Fluor WorleyParsons will do the work under a multimillion preliminary front-end engineering and design (pre-FEED) contract, and this will be the world’s largest gas treatment plant with process modules weighing up to 9,000 tons.

The 5 bcfd plant on the North Slope will remove carbon dioxide, water, hydrogen sulfide, and other impurities from the gas. “It will also provide initial gas chilling and compression,” Fluor said.

The 2,000-mile, 48-in. Alaskan pipeline is expected to start operations in 2018 and is budgeted to cost $30 billion.

Baraka Petroleum proposes Mauritanian pipeline

Mauritania is considering a proposal submitted by Baraka Petroleum Ltd., Perth, to assist in the development of a proposed Mauritanian oil and gas pipeline system. Such a transportation system would accelerate the development of the country’s oil and gas reserves, Baraka said.
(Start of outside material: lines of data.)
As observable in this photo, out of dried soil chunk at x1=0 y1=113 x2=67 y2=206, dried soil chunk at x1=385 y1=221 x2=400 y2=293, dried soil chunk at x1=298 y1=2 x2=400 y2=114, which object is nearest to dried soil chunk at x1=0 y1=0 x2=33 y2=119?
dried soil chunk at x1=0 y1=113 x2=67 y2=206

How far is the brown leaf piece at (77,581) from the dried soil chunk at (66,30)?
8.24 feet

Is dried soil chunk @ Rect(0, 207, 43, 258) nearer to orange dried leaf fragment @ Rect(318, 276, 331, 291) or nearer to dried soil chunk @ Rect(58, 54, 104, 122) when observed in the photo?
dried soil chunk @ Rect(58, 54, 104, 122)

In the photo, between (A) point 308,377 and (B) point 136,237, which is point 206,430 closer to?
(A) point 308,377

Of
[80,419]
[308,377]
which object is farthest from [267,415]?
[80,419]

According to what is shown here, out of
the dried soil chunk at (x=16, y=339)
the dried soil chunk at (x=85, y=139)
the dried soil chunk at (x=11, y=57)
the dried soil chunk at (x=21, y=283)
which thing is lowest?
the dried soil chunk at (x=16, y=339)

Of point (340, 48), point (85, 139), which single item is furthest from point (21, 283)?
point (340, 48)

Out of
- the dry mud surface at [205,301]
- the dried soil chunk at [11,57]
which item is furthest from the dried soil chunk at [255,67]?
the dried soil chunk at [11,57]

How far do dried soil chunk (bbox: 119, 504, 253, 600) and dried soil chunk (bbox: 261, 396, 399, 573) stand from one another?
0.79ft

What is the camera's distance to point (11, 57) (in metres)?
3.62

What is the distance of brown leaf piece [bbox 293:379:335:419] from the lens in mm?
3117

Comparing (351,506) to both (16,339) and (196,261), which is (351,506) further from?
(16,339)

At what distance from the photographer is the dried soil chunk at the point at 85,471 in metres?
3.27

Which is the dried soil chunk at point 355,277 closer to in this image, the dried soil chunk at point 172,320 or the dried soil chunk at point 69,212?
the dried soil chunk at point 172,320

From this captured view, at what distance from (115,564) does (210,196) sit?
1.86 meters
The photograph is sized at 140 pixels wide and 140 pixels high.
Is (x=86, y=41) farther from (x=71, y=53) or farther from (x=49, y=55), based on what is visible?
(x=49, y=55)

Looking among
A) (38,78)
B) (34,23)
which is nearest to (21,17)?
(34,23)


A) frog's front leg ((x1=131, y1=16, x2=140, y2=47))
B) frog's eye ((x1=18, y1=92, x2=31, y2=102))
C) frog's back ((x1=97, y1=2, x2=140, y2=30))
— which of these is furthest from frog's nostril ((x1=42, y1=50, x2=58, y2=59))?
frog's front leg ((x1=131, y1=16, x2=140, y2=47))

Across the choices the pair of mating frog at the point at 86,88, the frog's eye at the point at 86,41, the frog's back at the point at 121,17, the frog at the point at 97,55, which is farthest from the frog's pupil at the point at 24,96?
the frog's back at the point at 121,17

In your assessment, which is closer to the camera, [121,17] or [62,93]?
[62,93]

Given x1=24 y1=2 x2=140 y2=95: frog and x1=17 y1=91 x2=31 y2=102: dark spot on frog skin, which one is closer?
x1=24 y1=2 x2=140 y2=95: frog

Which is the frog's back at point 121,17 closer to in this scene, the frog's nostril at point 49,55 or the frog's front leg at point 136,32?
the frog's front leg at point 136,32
The pipeline system envisaged includes a pipeline link from the Taoudeni region in the east to the town of Zouerate in the northwest and another link extending south to Nema and from there, west to the capital Nouakschott on the coast. Spurs could be built to feed other settlements along the route. Nema also could become a hub for a southern link to neighboring Mali.

The proposal was first presented to Mauritanian authorities in 2006 and 2007 and was most recently presented to the current government last November. The proposal is a memorandum of understanding to develop regulations for transporting hydrocarbons in Mauritania and for the development of the oil and gas pipeline system in the country.

The MOU proposes that a new company, sponsored by Baraka in conjunction with the government, would plan and manage suitable regulatory laws and regulations to make it possible for Mauritania to develop the Taoudeni reserves (still to be delineated) through the construction of a pipeline system.